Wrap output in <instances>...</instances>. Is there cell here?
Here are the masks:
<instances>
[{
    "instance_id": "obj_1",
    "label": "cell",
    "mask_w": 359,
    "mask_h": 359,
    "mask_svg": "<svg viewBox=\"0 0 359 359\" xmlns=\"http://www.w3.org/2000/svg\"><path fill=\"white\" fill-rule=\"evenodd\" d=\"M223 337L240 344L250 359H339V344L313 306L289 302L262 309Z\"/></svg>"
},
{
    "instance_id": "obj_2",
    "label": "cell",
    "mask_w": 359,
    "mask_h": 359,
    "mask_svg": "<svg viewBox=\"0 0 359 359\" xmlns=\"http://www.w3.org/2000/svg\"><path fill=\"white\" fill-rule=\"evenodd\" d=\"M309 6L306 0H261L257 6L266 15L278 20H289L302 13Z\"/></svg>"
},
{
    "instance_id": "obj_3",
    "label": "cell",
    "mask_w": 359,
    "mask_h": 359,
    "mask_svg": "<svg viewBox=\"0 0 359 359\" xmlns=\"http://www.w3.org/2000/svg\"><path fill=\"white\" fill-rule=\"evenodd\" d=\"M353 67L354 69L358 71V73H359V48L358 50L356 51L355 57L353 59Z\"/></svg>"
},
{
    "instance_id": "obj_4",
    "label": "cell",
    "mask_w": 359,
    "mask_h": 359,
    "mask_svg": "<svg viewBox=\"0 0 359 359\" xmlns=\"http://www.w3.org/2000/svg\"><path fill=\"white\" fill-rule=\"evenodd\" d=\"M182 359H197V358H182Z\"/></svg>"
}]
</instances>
* * *
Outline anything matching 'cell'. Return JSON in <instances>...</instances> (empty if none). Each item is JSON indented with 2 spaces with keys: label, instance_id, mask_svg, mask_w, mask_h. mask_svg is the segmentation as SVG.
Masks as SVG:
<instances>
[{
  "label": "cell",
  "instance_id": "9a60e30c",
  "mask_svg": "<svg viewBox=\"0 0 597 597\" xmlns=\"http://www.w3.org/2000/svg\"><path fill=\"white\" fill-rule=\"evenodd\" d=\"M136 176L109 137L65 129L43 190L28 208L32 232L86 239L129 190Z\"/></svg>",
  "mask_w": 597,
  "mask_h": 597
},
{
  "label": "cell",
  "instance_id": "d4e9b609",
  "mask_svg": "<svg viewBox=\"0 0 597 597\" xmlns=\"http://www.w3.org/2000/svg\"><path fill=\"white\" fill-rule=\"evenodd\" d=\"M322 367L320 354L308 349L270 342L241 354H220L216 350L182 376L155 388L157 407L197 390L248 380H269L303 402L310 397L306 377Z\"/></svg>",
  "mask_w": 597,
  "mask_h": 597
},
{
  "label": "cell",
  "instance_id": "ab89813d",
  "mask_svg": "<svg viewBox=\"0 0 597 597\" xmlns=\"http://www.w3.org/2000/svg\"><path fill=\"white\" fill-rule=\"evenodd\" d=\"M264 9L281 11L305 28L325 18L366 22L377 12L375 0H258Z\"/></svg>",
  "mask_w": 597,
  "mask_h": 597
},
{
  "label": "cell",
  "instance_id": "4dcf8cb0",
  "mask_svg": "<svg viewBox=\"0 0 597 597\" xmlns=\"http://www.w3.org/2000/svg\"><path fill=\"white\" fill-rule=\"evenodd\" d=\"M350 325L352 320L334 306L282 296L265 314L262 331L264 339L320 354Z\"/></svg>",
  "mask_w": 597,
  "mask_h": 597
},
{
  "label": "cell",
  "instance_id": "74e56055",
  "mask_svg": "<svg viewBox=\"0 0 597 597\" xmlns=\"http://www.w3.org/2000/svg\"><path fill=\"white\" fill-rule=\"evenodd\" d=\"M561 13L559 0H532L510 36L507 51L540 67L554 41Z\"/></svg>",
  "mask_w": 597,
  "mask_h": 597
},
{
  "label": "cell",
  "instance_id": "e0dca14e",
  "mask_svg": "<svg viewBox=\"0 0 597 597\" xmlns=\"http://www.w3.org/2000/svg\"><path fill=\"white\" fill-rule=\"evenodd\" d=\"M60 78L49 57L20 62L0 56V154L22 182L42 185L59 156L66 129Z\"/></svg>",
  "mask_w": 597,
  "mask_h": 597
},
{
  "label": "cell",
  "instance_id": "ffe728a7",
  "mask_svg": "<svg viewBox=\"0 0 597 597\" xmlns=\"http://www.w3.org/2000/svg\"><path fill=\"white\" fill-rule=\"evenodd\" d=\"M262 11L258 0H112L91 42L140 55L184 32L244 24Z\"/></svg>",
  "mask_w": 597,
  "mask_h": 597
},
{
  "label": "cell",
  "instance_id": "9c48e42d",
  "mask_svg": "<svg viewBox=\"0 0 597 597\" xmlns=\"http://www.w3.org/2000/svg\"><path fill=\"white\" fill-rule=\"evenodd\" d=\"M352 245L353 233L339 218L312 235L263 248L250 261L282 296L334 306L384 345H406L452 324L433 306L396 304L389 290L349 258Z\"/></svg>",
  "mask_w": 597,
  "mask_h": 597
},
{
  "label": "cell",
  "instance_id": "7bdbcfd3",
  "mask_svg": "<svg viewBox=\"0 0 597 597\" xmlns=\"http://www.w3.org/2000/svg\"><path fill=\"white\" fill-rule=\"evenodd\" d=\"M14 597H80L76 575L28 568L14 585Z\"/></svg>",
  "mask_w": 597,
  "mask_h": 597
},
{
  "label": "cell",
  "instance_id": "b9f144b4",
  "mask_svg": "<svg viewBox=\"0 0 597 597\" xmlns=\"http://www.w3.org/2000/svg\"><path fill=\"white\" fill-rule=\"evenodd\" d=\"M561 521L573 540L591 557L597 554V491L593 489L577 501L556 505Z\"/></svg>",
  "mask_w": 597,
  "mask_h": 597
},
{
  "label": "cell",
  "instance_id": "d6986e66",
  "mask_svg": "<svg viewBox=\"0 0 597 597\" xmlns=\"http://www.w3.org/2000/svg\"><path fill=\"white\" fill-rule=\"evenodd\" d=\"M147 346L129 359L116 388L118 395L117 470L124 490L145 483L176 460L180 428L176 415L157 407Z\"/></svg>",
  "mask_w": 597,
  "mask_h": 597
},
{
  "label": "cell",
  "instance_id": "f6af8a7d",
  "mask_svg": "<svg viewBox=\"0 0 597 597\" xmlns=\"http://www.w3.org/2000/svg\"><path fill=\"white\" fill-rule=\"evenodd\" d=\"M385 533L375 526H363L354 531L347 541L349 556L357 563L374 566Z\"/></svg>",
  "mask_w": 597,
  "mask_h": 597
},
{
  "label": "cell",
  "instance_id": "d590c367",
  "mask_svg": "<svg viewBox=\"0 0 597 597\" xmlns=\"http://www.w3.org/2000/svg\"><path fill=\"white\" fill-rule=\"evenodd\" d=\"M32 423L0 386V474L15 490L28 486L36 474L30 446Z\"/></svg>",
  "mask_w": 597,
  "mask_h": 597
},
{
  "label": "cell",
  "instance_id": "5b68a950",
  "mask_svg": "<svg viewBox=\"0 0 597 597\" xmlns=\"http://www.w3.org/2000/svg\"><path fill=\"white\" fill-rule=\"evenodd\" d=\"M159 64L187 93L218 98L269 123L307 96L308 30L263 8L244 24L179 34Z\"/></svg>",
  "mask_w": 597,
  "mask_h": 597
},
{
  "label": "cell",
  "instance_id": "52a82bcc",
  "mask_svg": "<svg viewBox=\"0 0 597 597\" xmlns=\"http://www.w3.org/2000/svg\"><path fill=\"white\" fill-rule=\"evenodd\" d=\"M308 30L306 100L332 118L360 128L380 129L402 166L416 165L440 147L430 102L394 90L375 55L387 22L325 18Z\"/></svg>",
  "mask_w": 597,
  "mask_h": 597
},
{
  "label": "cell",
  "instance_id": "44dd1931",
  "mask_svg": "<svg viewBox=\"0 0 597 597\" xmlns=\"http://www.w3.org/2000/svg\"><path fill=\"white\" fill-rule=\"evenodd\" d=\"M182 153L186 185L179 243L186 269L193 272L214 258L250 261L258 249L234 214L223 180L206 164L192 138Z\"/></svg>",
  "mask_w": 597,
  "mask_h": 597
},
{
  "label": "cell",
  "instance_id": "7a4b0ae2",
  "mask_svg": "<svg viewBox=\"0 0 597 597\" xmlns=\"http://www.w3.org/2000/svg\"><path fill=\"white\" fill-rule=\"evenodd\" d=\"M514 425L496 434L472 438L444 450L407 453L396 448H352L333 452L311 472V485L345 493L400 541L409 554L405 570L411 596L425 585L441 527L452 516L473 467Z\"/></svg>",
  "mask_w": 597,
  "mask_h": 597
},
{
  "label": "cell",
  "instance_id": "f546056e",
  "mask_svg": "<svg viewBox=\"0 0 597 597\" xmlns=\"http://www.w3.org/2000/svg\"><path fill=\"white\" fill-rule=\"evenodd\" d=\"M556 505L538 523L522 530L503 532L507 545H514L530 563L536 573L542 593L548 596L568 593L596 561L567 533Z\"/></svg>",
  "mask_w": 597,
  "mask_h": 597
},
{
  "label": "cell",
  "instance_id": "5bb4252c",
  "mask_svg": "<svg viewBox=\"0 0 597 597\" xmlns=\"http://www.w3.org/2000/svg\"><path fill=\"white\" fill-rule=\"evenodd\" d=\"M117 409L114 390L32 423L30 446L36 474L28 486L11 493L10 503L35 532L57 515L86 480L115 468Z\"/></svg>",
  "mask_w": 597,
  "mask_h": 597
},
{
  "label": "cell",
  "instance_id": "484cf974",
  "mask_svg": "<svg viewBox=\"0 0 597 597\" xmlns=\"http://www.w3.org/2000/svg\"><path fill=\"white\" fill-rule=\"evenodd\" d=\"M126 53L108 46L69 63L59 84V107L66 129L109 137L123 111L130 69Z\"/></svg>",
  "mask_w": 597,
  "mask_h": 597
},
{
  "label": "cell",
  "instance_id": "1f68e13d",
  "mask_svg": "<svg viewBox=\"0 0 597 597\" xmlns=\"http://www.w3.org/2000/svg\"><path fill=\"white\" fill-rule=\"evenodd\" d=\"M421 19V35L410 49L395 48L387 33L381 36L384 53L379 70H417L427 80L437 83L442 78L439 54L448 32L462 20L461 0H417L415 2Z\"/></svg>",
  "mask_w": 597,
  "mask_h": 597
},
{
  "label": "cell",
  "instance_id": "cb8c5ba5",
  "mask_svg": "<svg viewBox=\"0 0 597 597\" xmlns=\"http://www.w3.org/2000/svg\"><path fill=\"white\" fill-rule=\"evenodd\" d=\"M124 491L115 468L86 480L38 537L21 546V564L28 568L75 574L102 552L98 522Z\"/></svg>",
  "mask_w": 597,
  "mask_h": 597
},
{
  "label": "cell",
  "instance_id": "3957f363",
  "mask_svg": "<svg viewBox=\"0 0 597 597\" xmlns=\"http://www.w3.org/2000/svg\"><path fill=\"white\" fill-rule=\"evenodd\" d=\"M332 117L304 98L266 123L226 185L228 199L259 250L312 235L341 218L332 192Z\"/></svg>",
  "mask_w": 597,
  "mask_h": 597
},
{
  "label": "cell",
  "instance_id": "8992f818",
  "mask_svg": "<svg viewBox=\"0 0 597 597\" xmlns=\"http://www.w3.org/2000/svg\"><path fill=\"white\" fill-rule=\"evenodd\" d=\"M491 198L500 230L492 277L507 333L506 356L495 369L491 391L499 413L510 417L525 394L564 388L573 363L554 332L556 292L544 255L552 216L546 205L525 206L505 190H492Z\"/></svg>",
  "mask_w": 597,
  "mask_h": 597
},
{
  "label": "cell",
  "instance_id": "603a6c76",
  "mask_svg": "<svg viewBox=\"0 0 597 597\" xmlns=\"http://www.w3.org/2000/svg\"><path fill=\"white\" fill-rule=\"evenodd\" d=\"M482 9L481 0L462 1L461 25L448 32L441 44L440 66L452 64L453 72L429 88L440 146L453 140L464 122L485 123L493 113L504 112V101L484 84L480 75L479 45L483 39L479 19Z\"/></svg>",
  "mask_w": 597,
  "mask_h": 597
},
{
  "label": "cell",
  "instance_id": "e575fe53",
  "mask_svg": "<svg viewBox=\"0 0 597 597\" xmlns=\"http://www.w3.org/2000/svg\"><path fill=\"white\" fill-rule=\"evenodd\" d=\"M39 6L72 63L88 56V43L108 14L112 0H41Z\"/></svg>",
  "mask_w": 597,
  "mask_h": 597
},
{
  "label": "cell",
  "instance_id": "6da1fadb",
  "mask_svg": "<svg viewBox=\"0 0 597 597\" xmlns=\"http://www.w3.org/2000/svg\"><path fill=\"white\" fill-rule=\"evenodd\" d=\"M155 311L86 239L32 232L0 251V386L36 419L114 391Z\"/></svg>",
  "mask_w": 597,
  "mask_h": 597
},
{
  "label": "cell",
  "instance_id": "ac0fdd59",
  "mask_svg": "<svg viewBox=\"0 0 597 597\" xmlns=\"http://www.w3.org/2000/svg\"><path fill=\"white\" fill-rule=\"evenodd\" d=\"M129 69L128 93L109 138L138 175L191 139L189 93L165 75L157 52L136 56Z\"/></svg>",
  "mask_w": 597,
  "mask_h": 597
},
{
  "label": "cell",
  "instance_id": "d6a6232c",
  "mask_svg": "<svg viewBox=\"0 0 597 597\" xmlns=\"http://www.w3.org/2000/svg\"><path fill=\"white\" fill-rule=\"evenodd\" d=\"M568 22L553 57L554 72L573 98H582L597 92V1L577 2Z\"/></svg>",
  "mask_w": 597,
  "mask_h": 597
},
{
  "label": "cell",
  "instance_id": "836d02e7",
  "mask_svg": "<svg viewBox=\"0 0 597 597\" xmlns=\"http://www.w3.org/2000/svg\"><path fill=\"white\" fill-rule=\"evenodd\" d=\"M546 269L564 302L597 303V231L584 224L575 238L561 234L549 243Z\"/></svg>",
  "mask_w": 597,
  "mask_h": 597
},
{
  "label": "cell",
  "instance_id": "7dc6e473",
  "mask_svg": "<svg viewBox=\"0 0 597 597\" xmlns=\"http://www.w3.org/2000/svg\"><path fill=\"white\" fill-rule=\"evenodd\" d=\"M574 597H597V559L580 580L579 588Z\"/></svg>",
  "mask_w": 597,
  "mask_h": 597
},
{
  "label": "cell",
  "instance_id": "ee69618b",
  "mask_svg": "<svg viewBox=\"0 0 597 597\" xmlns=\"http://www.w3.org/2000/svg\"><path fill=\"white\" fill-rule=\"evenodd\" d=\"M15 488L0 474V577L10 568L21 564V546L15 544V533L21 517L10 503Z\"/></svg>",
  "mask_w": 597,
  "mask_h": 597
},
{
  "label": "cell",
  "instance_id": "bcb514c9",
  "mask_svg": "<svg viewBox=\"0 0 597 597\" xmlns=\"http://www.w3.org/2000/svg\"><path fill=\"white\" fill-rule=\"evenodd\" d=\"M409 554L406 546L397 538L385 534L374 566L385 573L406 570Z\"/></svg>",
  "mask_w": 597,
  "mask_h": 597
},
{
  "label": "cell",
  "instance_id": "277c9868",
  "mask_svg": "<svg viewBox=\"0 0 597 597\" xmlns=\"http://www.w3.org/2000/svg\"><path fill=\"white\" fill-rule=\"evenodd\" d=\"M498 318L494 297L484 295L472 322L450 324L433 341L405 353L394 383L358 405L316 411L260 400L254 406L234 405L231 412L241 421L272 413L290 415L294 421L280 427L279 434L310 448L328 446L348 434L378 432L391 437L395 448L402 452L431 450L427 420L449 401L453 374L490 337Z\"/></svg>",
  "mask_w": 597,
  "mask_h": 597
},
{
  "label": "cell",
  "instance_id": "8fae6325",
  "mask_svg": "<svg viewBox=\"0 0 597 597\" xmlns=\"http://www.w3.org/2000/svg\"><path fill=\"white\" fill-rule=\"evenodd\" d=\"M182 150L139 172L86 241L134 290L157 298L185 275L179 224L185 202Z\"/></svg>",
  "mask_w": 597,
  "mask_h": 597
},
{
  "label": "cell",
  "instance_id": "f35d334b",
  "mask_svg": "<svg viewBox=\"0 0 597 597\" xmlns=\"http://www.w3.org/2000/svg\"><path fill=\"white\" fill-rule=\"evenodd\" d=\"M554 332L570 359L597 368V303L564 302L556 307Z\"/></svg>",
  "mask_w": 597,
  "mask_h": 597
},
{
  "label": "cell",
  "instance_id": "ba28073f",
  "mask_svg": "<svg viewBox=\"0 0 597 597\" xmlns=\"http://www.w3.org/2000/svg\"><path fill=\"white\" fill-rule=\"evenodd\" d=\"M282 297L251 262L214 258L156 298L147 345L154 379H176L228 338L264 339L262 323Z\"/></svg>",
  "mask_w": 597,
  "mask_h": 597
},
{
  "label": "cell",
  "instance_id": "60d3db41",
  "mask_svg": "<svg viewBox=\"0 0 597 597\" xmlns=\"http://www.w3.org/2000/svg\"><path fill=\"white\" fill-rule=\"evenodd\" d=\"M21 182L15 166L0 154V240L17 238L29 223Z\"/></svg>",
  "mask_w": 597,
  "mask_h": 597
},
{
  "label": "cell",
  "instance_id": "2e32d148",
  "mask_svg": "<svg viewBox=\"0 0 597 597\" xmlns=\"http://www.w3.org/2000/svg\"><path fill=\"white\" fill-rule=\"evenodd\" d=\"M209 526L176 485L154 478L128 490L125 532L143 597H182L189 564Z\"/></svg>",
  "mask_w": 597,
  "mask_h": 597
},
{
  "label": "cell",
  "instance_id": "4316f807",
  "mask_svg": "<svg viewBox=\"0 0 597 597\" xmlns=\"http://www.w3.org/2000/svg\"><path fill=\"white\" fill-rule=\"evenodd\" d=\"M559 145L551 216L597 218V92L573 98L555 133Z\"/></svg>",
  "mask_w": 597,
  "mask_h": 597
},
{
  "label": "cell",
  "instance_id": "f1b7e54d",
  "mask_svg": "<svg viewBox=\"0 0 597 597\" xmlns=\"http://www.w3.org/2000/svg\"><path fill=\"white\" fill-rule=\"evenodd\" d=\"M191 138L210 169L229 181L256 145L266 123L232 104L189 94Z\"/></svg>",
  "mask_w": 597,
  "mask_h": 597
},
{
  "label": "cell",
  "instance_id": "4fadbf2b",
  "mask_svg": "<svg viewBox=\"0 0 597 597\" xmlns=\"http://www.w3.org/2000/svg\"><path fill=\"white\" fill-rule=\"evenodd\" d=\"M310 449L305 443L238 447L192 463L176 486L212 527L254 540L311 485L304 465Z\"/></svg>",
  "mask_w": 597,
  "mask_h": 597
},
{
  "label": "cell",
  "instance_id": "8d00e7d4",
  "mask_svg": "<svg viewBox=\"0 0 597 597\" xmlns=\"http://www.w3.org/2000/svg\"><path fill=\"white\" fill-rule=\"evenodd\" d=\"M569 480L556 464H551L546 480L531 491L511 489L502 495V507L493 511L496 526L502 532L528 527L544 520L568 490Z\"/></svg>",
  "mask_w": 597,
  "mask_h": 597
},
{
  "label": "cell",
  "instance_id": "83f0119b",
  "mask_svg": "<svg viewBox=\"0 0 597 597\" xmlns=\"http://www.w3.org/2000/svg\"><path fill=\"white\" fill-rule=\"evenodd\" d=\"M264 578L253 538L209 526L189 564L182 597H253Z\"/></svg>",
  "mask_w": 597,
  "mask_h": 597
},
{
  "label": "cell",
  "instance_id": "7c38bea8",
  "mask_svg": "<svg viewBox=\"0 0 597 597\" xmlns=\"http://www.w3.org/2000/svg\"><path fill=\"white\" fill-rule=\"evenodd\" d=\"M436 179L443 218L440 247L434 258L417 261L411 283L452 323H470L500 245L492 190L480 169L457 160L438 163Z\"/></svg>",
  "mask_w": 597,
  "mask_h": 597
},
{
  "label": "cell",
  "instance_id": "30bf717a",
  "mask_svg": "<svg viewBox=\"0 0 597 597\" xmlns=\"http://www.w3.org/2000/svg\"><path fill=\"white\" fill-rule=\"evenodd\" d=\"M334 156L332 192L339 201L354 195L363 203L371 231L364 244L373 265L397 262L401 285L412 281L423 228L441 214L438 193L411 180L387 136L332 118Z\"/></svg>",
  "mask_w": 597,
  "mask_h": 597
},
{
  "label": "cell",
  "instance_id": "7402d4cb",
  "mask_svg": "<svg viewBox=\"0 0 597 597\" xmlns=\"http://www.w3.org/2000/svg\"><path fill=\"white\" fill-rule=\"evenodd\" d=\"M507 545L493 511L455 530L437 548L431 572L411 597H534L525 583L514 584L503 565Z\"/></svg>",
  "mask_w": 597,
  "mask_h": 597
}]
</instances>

• **Exercise instructions**
Find every line above that contains the string "with" and copy each of those lines in full. Case counts, so match capital and lowercase letters precisely.

• **Response to the exercise**
Outline anything matching 'cell'. Return JSON in <instances>...</instances> (empty if none). Each item is JSON indented with 2 spaces with keys: label, instance_id, mask_svg, mask_w, mask_h. mask_svg is the segmentation as SVG.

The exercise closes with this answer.